Supplied data: Begin

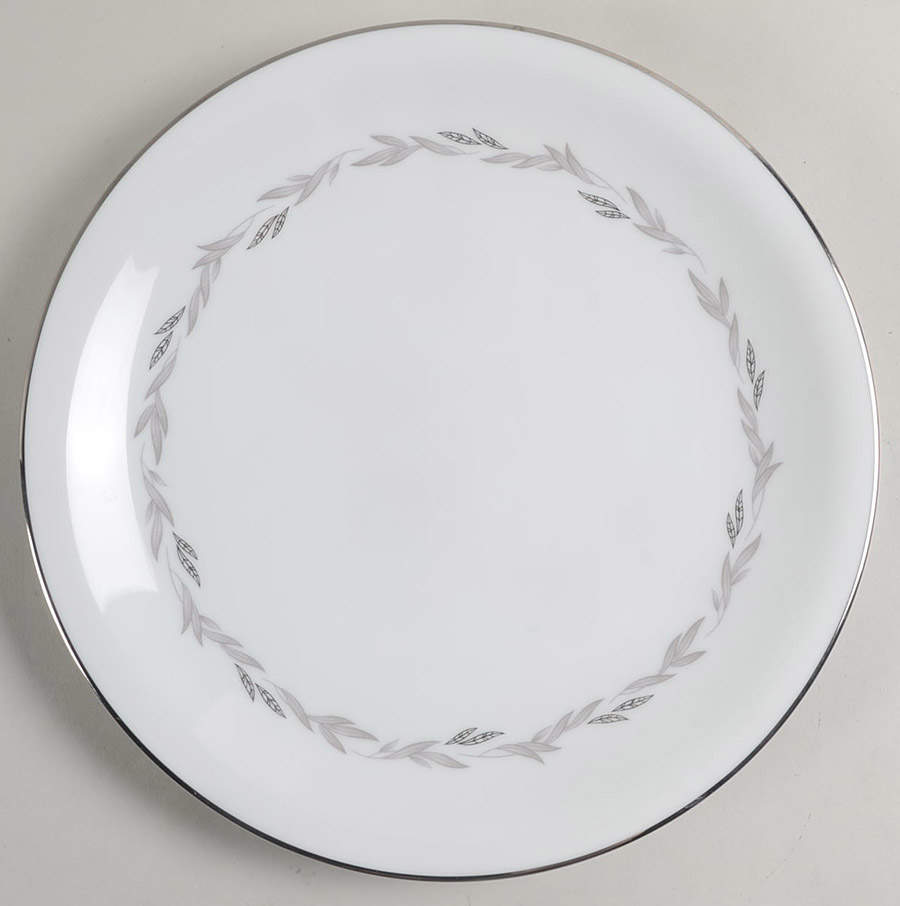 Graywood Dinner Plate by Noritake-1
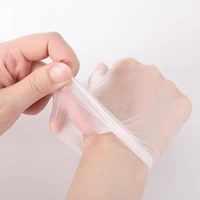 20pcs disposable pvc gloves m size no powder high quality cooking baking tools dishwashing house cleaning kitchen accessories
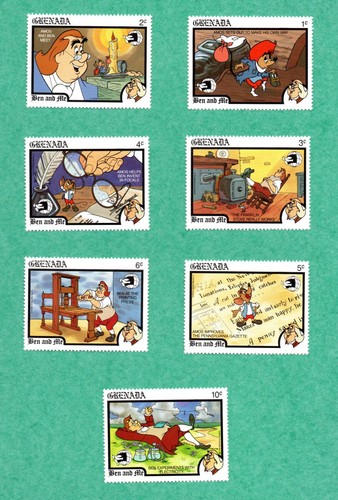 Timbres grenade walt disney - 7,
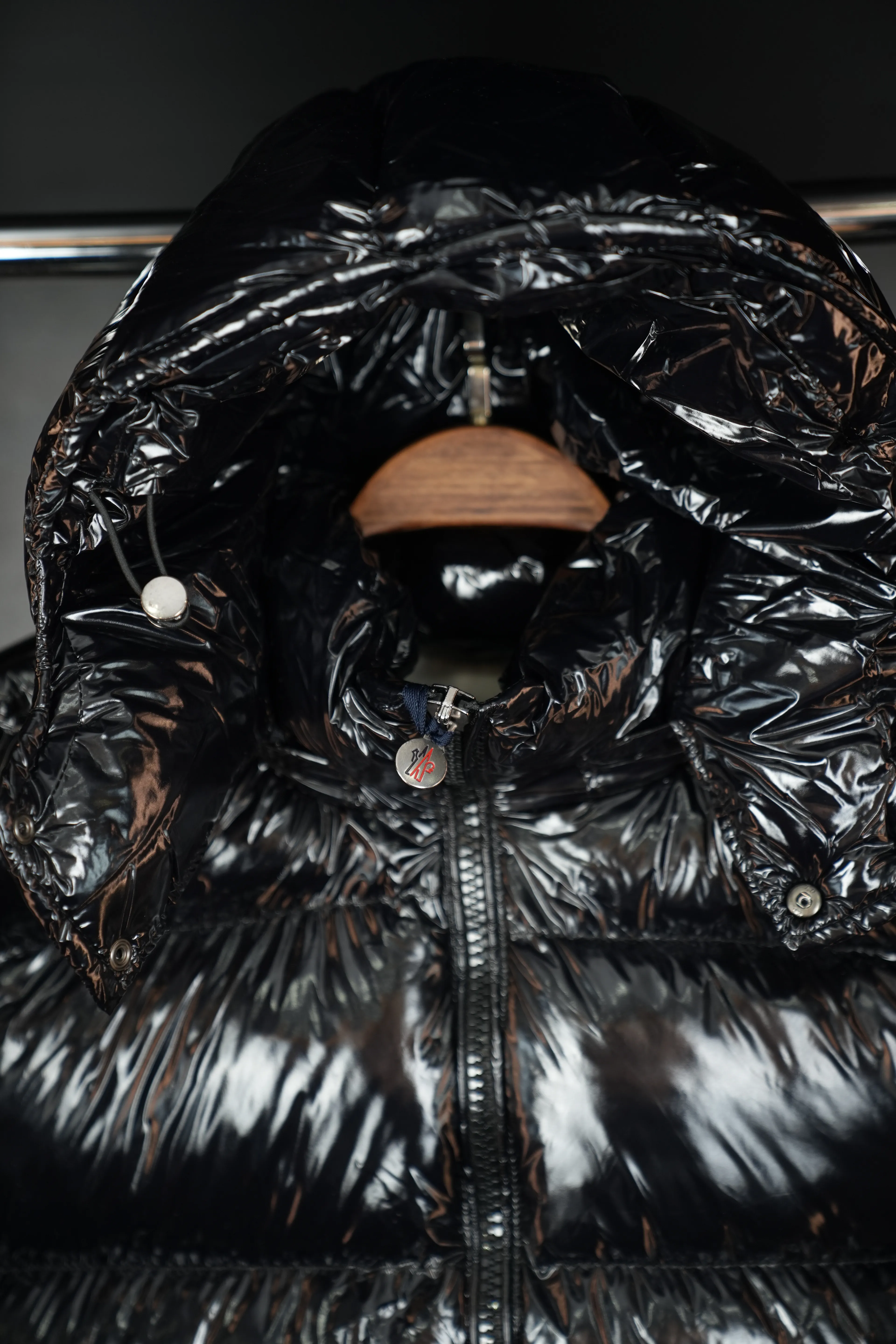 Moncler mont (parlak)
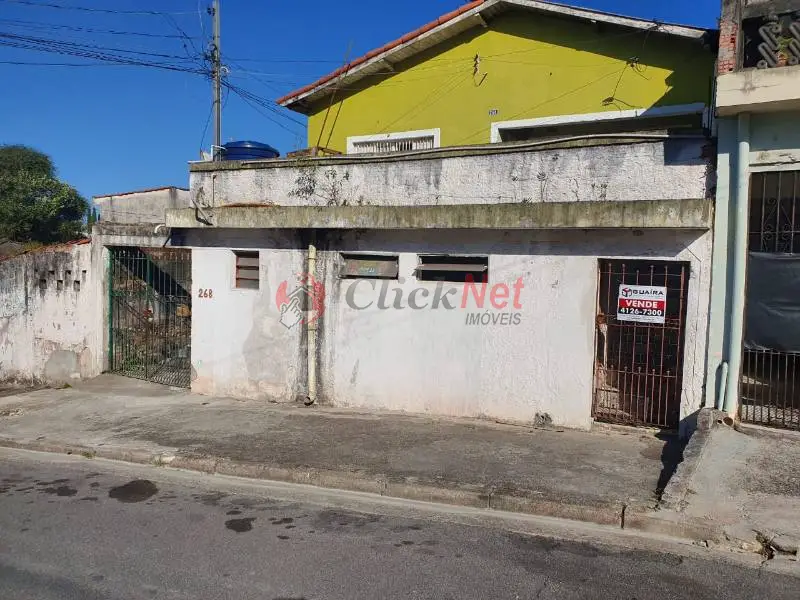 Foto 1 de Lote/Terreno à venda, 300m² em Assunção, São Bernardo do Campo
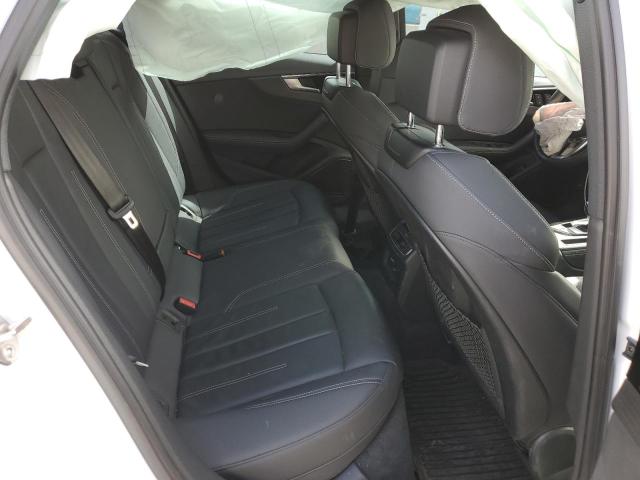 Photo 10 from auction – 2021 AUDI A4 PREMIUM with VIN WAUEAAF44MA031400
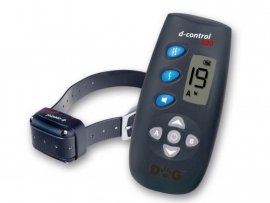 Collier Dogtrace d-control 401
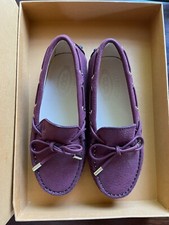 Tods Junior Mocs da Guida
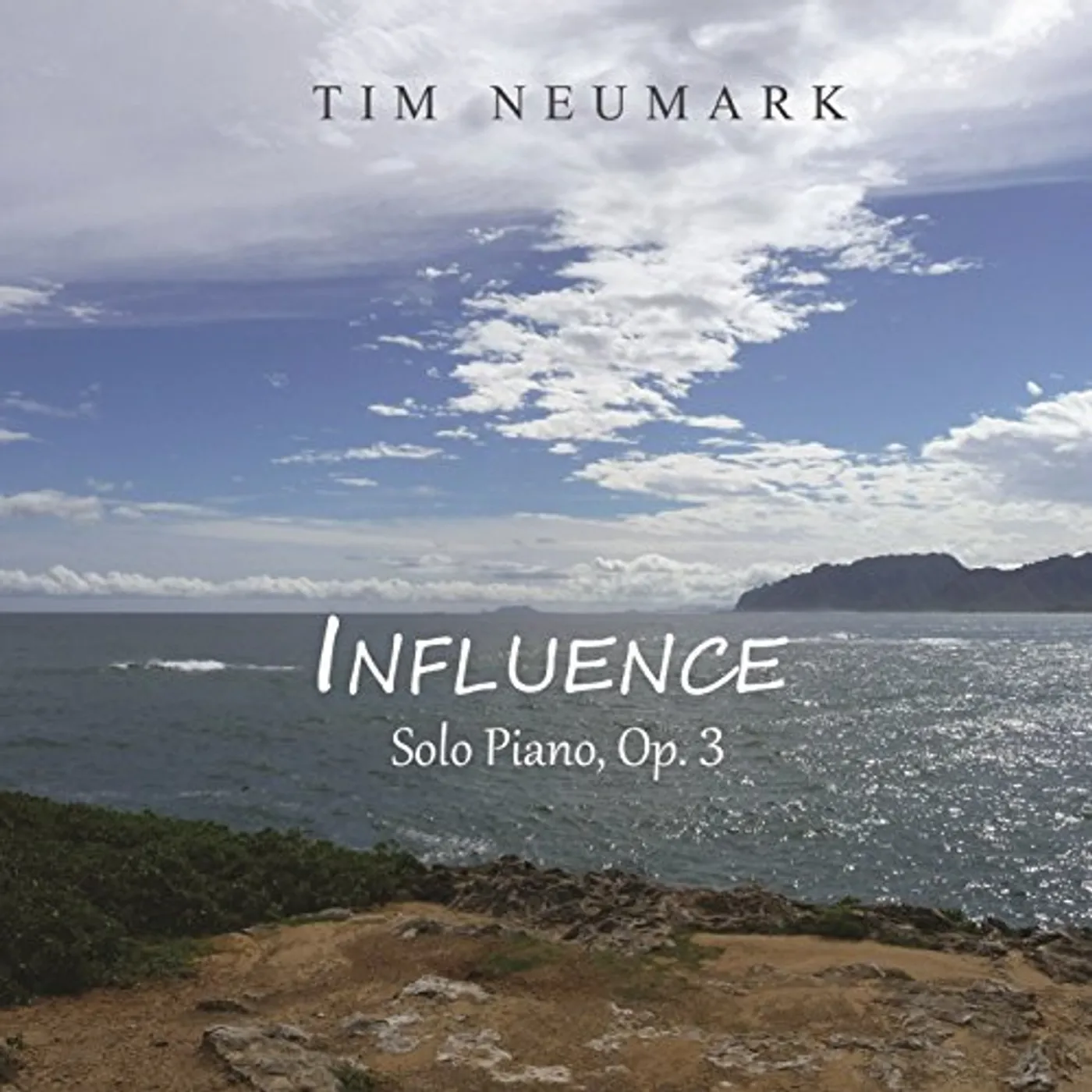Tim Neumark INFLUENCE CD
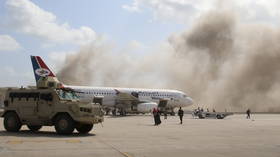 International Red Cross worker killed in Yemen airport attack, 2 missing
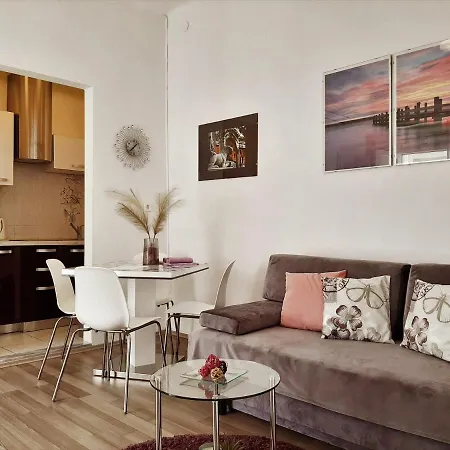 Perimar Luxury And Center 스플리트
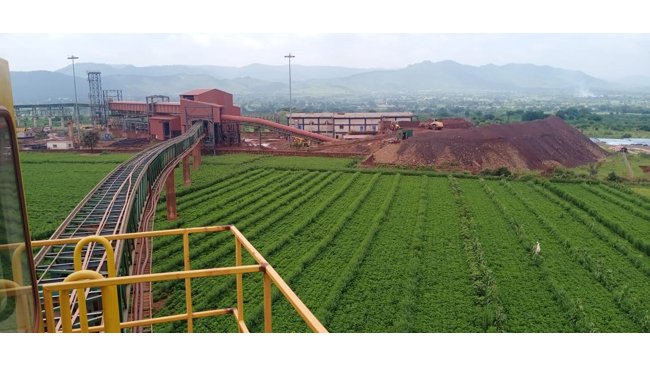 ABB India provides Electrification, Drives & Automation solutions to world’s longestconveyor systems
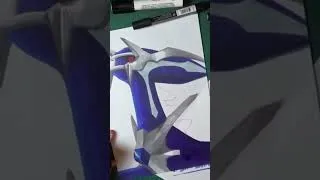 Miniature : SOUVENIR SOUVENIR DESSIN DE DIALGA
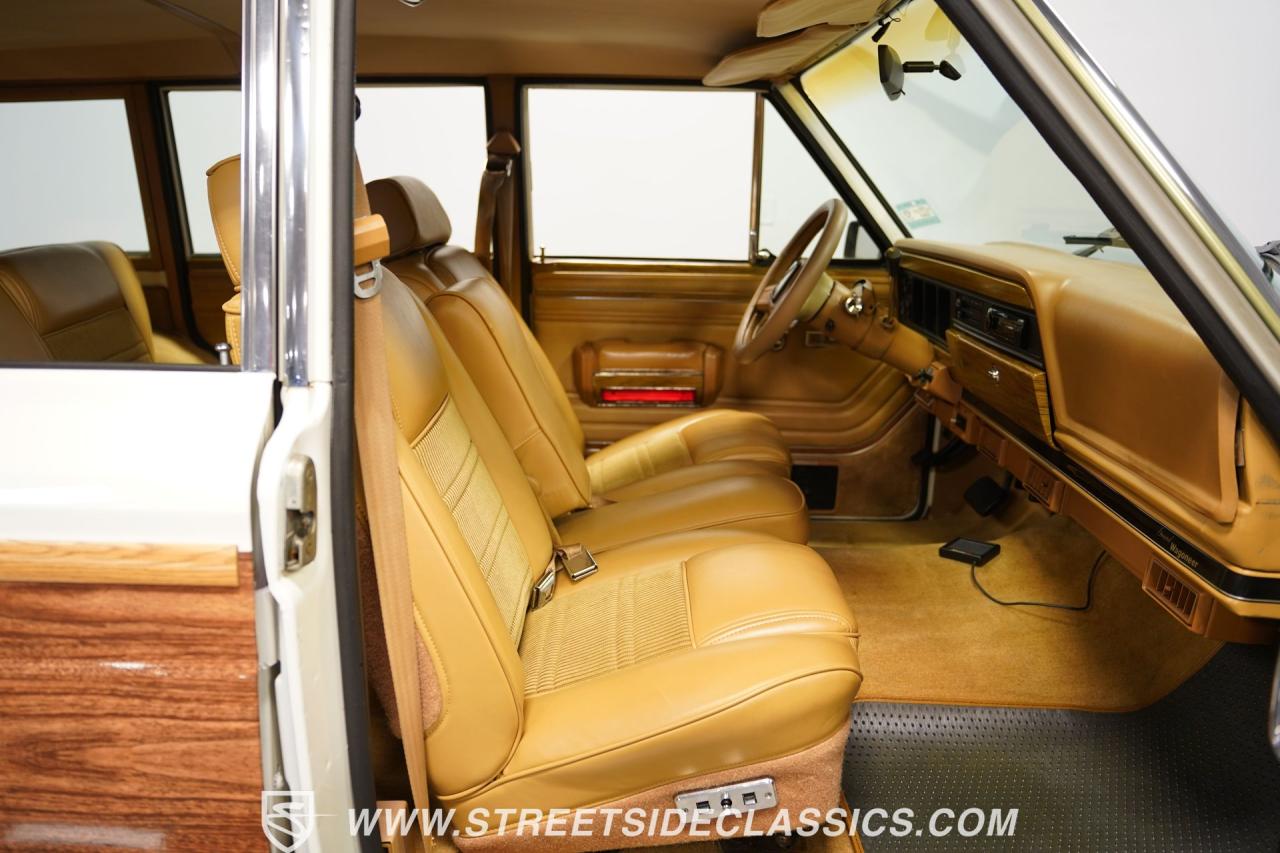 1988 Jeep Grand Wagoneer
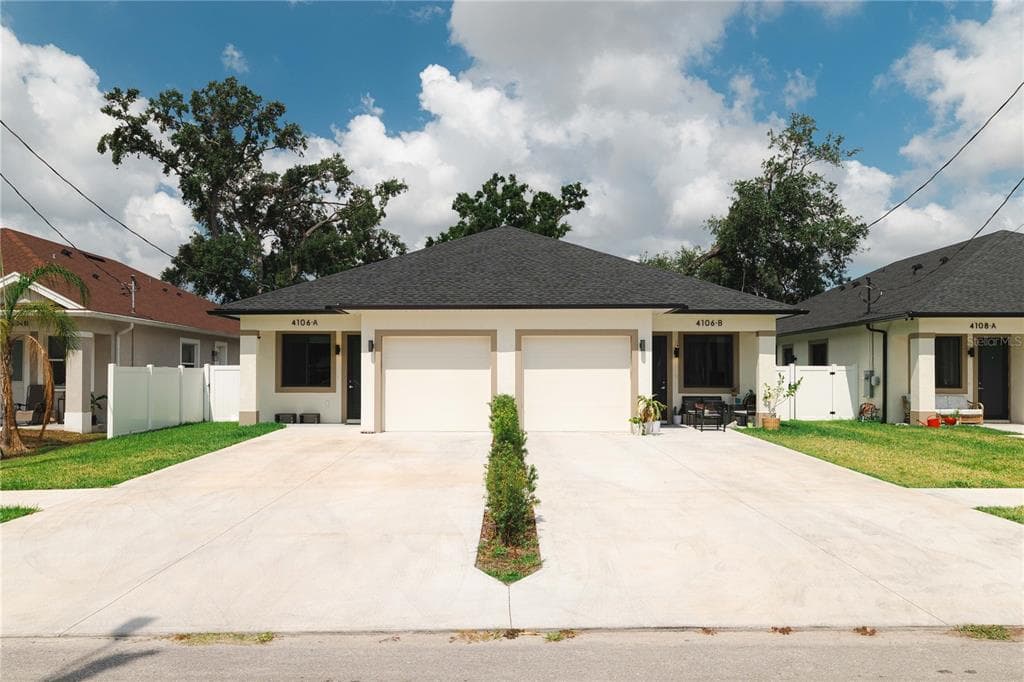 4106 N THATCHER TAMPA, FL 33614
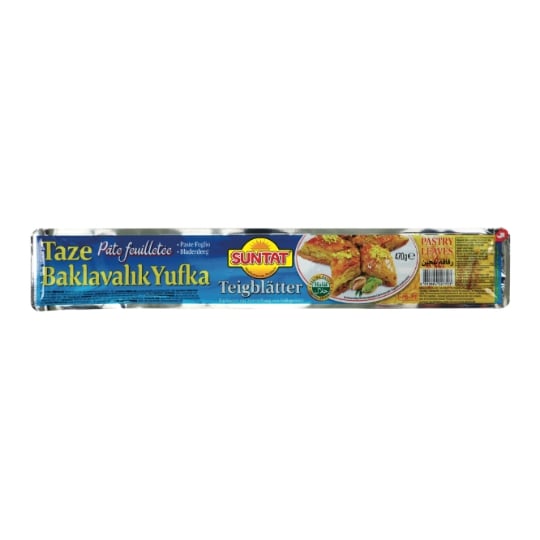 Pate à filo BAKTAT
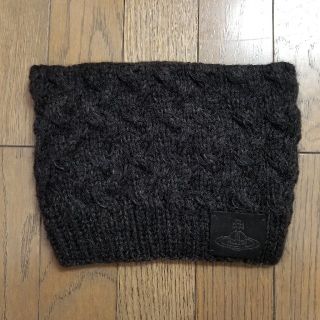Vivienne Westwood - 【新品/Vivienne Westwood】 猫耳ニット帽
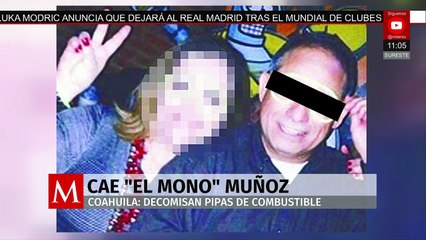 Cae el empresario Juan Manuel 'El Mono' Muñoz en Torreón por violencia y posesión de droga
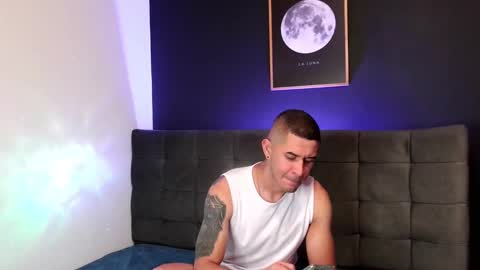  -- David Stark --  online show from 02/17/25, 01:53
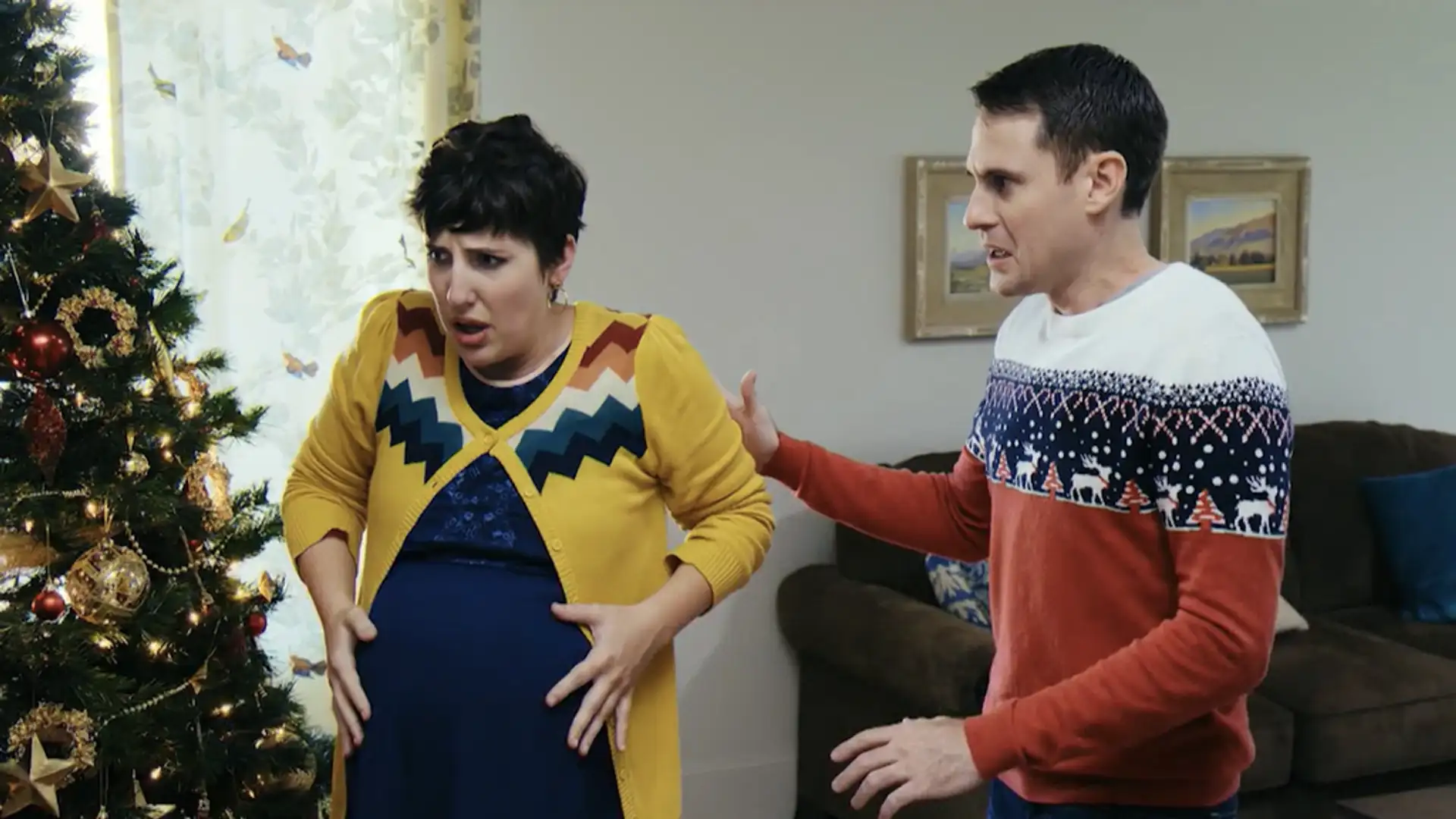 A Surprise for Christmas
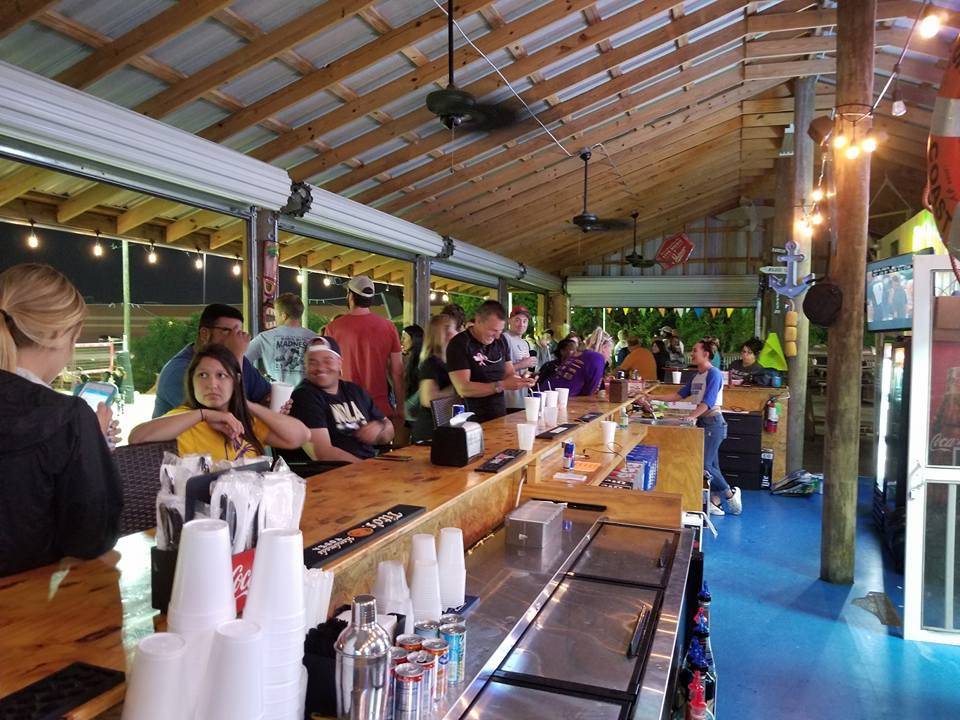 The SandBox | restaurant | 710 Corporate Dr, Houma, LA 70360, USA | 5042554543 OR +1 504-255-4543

Supplied data: End

**Try it:** Return only the lines from the line containing "ABB India provides" through the last line of the records above, both ends included, exactly as written, leaving pictures out.

**Response to the task:**
 ABB India provides Electrification, Drives & Automation solutions to world’s longestconveyor systems
 Miniature : SOUVENIR SOUVENIR DESSIN DE DIALGA
 1988 Jeep Grand Wagoneer
 4106 N THATCHER TAMPA, FL 33614
 Pate à filo BAKTAT
Vivienne Westwood - 【新品/Vivienne Westwood】 猫耳ニット帽
 Cae el empresario Juan Manuel 'El Mono' Muñoz en Torreón por violencia y posesión de droga
  -- David Stark --  online show from 02/17/25, 01:53
 A Surprise for Christmas
 The SandBox | restaurant | 710 Corporate Dr, Houma, LA 70360, USA | 5042554543 OR +1 504-255-4543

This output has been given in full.